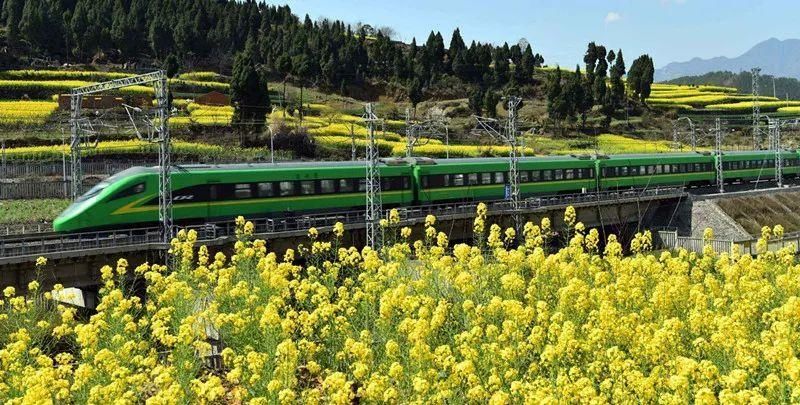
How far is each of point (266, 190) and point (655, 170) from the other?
24611mm

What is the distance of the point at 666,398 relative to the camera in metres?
6.19

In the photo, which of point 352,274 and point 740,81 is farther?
point 740,81

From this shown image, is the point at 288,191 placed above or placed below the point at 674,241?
above

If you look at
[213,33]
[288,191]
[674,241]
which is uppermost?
[213,33]

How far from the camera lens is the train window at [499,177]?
1180 inches

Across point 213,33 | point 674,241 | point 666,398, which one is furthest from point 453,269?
point 213,33

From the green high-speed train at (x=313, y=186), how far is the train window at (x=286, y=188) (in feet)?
0.10

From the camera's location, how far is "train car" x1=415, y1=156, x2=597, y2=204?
27.5m

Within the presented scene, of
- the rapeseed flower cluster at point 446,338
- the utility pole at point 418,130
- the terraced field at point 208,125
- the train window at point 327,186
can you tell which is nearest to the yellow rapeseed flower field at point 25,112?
the terraced field at point 208,125

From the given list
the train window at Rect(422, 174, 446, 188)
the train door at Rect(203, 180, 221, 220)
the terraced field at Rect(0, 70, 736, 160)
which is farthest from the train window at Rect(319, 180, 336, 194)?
the terraced field at Rect(0, 70, 736, 160)

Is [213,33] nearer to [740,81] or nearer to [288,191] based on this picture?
[288,191]

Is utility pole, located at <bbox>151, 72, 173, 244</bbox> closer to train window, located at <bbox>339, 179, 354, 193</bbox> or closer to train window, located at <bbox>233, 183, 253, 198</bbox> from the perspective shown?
train window, located at <bbox>233, 183, 253, 198</bbox>

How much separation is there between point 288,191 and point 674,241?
1776 centimetres

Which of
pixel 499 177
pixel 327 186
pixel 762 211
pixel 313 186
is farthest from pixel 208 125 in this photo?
→ pixel 762 211
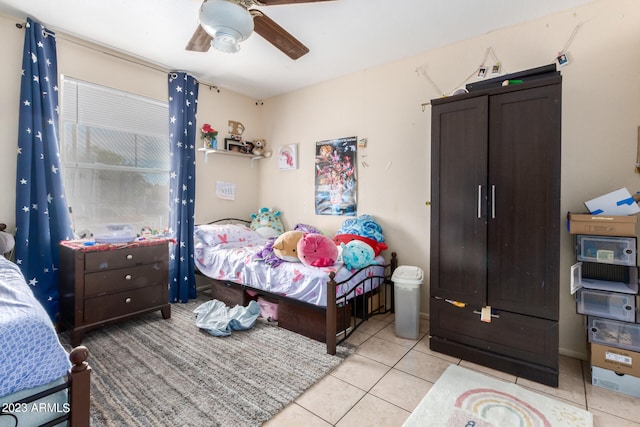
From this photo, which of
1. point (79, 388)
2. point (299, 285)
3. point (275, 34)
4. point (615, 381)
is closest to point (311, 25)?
point (275, 34)

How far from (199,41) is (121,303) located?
2278 millimetres

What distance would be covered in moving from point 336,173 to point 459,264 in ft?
5.87

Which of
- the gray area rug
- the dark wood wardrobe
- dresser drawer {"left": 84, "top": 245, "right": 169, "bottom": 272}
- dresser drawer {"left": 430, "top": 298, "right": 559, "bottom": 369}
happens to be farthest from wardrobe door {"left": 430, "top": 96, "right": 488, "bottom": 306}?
dresser drawer {"left": 84, "top": 245, "right": 169, "bottom": 272}

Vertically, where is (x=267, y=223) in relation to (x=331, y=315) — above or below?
above

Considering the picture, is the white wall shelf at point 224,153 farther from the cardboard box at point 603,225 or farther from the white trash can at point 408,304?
the cardboard box at point 603,225

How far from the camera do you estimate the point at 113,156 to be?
3.07 m

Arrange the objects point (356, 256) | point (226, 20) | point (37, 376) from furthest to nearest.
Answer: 1. point (356, 256)
2. point (226, 20)
3. point (37, 376)

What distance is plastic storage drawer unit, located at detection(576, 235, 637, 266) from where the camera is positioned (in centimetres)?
188

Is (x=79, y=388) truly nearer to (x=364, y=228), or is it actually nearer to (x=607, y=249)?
(x=364, y=228)

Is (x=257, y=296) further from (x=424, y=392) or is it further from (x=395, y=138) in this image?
(x=395, y=138)

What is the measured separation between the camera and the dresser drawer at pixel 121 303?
96.2 inches

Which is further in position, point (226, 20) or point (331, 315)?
point (331, 315)

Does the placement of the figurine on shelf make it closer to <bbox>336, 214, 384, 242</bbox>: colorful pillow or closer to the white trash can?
<bbox>336, 214, 384, 242</bbox>: colorful pillow

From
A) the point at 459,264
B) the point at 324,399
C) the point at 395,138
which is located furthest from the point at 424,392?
the point at 395,138
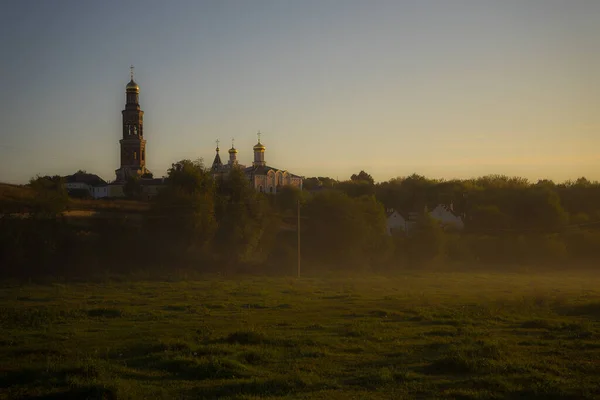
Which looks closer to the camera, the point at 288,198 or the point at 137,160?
the point at 288,198

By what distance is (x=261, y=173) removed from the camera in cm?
8831

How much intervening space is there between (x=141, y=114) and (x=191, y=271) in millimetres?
49289

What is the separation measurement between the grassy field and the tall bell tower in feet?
185

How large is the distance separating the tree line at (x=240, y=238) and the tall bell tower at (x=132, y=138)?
34.2 metres

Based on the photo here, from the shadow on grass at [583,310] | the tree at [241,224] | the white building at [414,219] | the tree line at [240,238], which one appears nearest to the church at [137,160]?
the white building at [414,219]

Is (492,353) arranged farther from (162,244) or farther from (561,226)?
(561,226)

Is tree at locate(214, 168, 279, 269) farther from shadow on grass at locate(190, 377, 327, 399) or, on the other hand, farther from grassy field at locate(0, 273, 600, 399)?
shadow on grass at locate(190, 377, 327, 399)

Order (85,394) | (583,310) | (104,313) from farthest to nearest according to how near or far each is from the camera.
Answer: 1. (583,310)
2. (104,313)
3. (85,394)

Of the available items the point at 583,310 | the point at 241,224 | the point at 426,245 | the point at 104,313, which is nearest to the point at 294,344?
the point at 104,313

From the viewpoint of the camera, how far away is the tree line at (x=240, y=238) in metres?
42.2

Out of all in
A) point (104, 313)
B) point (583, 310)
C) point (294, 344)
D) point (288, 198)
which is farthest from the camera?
point (288, 198)

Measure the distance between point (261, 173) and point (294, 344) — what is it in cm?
7097

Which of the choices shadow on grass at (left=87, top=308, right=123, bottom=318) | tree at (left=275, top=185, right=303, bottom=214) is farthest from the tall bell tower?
shadow on grass at (left=87, top=308, right=123, bottom=318)

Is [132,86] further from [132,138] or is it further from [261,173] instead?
[261,173]
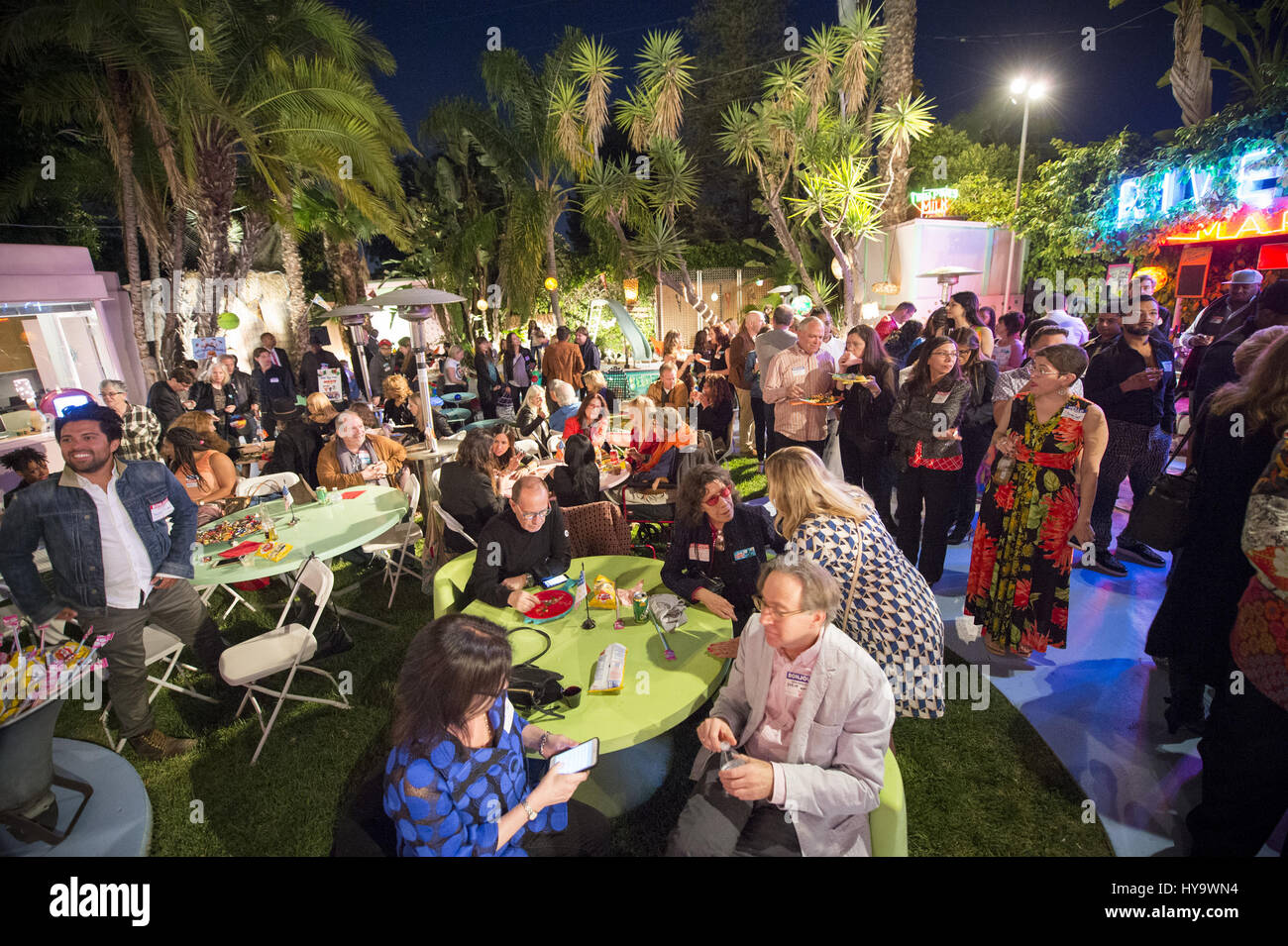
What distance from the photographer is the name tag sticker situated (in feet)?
10.5

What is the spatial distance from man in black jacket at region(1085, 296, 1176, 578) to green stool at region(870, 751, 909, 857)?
3694 mm

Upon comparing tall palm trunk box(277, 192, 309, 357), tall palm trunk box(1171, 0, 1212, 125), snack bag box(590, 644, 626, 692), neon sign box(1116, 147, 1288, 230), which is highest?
tall palm trunk box(1171, 0, 1212, 125)

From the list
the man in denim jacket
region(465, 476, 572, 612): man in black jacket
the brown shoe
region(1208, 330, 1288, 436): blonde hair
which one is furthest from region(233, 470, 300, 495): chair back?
region(1208, 330, 1288, 436): blonde hair

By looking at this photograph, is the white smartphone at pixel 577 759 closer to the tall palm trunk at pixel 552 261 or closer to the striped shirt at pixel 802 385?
the striped shirt at pixel 802 385

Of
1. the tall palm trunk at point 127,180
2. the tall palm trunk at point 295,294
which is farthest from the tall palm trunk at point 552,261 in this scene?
the tall palm trunk at point 127,180

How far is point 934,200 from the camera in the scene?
1498 centimetres

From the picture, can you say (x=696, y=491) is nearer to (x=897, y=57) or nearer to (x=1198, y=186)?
(x=1198, y=186)

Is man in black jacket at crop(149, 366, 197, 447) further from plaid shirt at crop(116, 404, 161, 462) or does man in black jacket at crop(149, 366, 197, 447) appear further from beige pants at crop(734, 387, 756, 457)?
beige pants at crop(734, 387, 756, 457)

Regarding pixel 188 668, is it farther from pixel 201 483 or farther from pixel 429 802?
pixel 429 802

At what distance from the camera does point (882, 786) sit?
1.97m

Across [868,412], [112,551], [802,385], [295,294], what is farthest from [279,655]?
[295,294]

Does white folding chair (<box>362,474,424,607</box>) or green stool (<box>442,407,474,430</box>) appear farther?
green stool (<box>442,407,474,430</box>)

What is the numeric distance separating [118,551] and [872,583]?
148 inches

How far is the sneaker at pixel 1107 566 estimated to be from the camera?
4602 mm
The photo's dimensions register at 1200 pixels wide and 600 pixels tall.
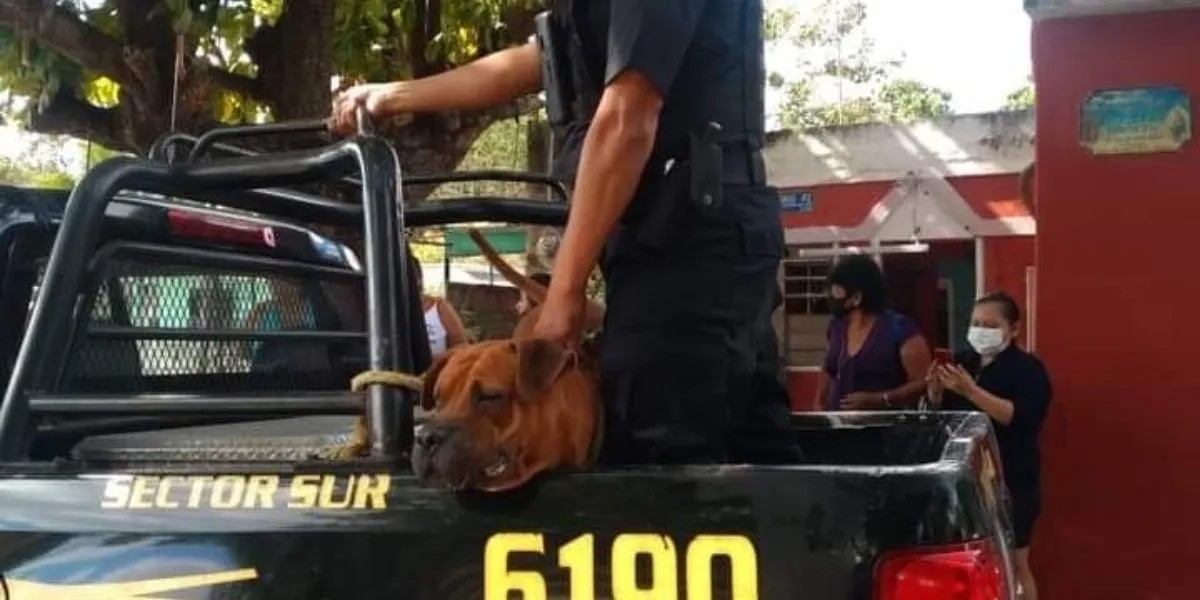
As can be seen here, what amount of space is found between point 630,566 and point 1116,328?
3.94 metres

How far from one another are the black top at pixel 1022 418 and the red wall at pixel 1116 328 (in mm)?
225

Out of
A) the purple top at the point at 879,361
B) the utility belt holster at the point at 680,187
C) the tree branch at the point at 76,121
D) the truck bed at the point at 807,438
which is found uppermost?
the tree branch at the point at 76,121

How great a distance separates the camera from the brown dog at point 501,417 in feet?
6.71

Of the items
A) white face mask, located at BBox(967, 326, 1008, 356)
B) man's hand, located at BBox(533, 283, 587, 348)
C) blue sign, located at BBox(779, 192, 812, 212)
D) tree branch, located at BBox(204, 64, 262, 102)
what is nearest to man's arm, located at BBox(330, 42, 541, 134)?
man's hand, located at BBox(533, 283, 587, 348)

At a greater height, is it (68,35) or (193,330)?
(68,35)

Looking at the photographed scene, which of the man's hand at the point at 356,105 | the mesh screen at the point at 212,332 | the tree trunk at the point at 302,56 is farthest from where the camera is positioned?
the tree trunk at the point at 302,56

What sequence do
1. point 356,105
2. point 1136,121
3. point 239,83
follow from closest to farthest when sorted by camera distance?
1. point 356,105
2. point 1136,121
3. point 239,83

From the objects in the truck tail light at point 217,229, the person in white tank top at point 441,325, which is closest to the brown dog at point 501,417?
the truck tail light at point 217,229

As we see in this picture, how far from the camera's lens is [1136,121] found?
212 inches

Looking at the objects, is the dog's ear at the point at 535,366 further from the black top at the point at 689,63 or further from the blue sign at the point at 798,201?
the blue sign at the point at 798,201

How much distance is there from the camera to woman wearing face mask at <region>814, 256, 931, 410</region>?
5.95 metres

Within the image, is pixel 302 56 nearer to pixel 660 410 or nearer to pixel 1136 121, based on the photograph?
pixel 1136 121

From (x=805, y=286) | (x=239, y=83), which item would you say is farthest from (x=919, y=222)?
(x=239, y=83)

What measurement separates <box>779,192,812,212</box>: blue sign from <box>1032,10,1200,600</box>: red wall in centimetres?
631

□ □ □ □

WHAT IS EXPECTED:
Reproduce verbatim the stretch of the records from the line containing "From the objects" through the end of the records, including both of these lines.

RESPONSE TO THE TASK:
From the objects in the truck tail light at point 217,229, the person in white tank top at point 441,325, which is closest to the brown dog at point 501,417?
the truck tail light at point 217,229

As we see in this picture, how far from the camera's lens is [1136,121] found?
212 inches

Looking at the objects, is the dog's ear at the point at 535,366 further from the black top at the point at 689,63 or further from the blue sign at the point at 798,201?
the blue sign at the point at 798,201

How much distance is there from the camera to woman wearing face mask at <region>814, 256, 931, 410</region>?
5.95 metres

Within the image, is pixel 302 56 nearer to pixel 660 410 or nearer to pixel 1136 121, based on the photograph?
pixel 1136 121

From (x=805, y=286) | (x=239, y=83), which item would you say is farthest from (x=919, y=222)?
(x=239, y=83)

What measurement separates <box>779,192,812,212</box>: blue sign from <box>1032,10,1200,600</box>: red wall in centimetres?
631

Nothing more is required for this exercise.